To die among the free!


FOOTNOTES

[1] Wheat and flour are principally supplied from Jauja, and barley from Tarma; fruit from Huanuco, and sugar from Huanuco and Huaylas.

[2] Plata-piña, or simply piña, is the name given to silver not entirely purified from the mercury which adheres to it in the process of amalgamation. Amalgamation is effected by mixing the ore, after it has been ground, with salt and quicksilver; treading the whole together by men or cattle; then allowing it to repose in cerco, or in the enclosure in which it has been trodden, for a month or six weeks. At the expiration of this time the quicksilver is supposed to have combined with all the silver in the mass, and to have formed a perfect amalgam, called pella, which is separated by washing away the mud and refuse of the ore. The pella, thus procured, is white, and so liquid that, by putting it into a strong bag a considerable quantity of the mercury is made, by pressure, to escape, leaving the amalgam of a solid consistence. It is decomposed by a red heat; and the mercury being distilled, it may again be applied to the same purpose as before. In this process, however, there is usually a great waste of quicksilver on account of the bad apparatus employed; and the fixed metal or silver which remains is what is called piña. This piña is usually sold by the miner in round masses larger than cannon-balls; and these balls of silver are, by the trader who does not venture on smuggling, carried to the government smelter stationed at the mines, (an office for many years back honourably filled at Cerro Pasco by a learned and good man, Don Toribio de Oyorzabal,) by whom they are cast into the foundery, and, being there melted down and sufficiently purified, are now cast into bars, which are stamped as being of a proper ley or standard purity: after which they may be conveyed to the mint for coinage.

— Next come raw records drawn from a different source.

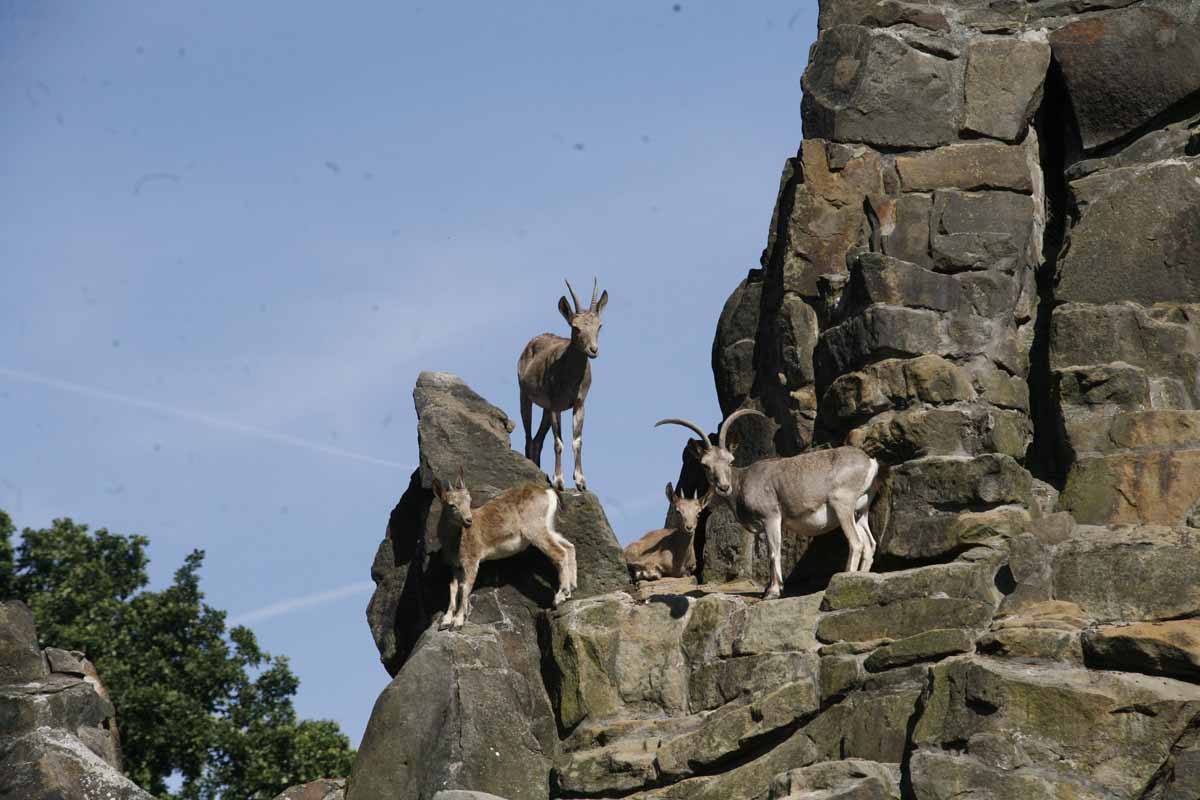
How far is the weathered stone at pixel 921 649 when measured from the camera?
15.9 metres

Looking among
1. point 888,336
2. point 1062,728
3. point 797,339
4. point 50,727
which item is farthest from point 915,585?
point 50,727

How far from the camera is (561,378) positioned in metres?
20.9

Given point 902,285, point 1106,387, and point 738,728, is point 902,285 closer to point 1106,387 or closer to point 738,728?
point 1106,387

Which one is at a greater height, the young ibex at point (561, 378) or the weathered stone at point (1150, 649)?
the young ibex at point (561, 378)

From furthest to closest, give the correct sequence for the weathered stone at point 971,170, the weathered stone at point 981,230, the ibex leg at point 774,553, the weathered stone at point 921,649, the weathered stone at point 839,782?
the weathered stone at point 971,170 → the weathered stone at point 981,230 → the ibex leg at point 774,553 → the weathered stone at point 921,649 → the weathered stone at point 839,782

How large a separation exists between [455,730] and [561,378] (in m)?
4.62

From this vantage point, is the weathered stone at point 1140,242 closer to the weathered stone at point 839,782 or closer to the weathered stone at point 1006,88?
the weathered stone at point 1006,88

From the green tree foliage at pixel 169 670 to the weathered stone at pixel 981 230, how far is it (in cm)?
1634

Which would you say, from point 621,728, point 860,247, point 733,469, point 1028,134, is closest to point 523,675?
point 621,728

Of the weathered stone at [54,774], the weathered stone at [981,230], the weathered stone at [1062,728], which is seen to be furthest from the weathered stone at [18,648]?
the weathered stone at [981,230]

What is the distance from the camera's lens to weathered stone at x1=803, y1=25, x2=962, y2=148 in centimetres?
2038

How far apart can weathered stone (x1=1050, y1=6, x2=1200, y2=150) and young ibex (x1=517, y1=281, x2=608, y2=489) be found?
5621 millimetres

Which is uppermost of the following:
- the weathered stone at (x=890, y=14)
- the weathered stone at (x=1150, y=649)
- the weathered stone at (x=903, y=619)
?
the weathered stone at (x=890, y=14)

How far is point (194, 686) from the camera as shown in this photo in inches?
1307
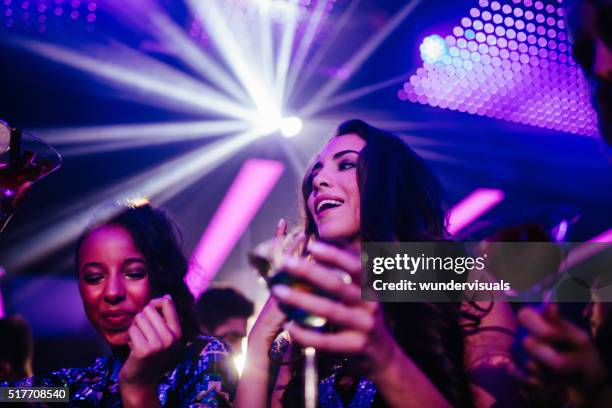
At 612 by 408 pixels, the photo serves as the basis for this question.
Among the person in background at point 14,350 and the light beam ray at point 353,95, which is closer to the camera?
the person in background at point 14,350

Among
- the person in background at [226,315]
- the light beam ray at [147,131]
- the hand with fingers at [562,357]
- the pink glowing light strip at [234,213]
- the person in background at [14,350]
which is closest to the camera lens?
the hand with fingers at [562,357]

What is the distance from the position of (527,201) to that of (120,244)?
403 centimetres

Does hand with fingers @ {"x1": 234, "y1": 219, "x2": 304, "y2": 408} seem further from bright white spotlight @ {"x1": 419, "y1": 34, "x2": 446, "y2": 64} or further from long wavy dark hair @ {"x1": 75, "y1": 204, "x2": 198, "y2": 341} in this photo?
bright white spotlight @ {"x1": 419, "y1": 34, "x2": 446, "y2": 64}

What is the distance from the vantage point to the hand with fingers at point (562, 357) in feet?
2.60

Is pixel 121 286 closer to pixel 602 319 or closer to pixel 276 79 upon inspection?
pixel 602 319

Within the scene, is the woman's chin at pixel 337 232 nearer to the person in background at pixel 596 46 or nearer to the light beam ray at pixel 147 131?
the person in background at pixel 596 46

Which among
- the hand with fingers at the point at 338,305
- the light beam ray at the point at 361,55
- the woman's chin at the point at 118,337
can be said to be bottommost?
the hand with fingers at the point at 338,305

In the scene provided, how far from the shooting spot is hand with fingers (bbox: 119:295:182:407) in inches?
54.2

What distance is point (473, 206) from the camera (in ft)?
16.9

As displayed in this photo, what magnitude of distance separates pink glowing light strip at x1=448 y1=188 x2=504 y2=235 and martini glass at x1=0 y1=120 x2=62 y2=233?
160 inches

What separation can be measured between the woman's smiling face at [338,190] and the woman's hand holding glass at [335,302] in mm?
917

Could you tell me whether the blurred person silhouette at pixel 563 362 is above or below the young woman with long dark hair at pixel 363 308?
below

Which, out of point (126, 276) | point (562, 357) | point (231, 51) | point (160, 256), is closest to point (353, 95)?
point (231, 51)

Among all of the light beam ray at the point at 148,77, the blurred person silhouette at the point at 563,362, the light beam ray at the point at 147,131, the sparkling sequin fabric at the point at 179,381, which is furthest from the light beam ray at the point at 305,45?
the blurred person silhouette at the point at 563,362
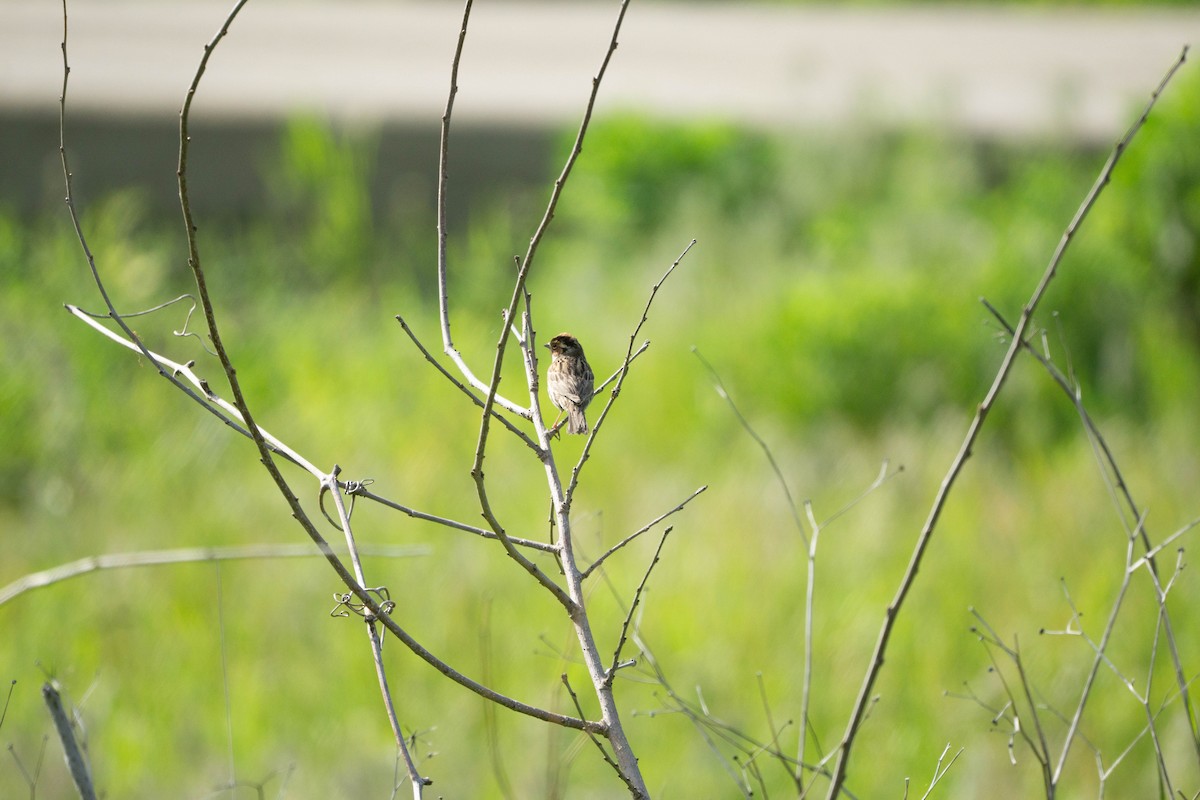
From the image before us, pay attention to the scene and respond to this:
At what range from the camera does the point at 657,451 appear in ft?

[3] At Huallianca, Hualliay, and several other parts of the rich department of Junin, smelting is used for the extraction of silver: but in Cerro Pasco smelting is little practised. In the district of Yauricocha, and especially in the great or King’s mine, the ores are found to contain a considerable portion of the sulphuret of lead; and, also, of the sulphurets of copper, of iron, and of silver.

Such is the quantity of sulphuric acid distributed among the mines of Cerro Pasco, which are placed among limestone hills, that the water which they contain is observed to corrode the iron machinery exposed to its continued action.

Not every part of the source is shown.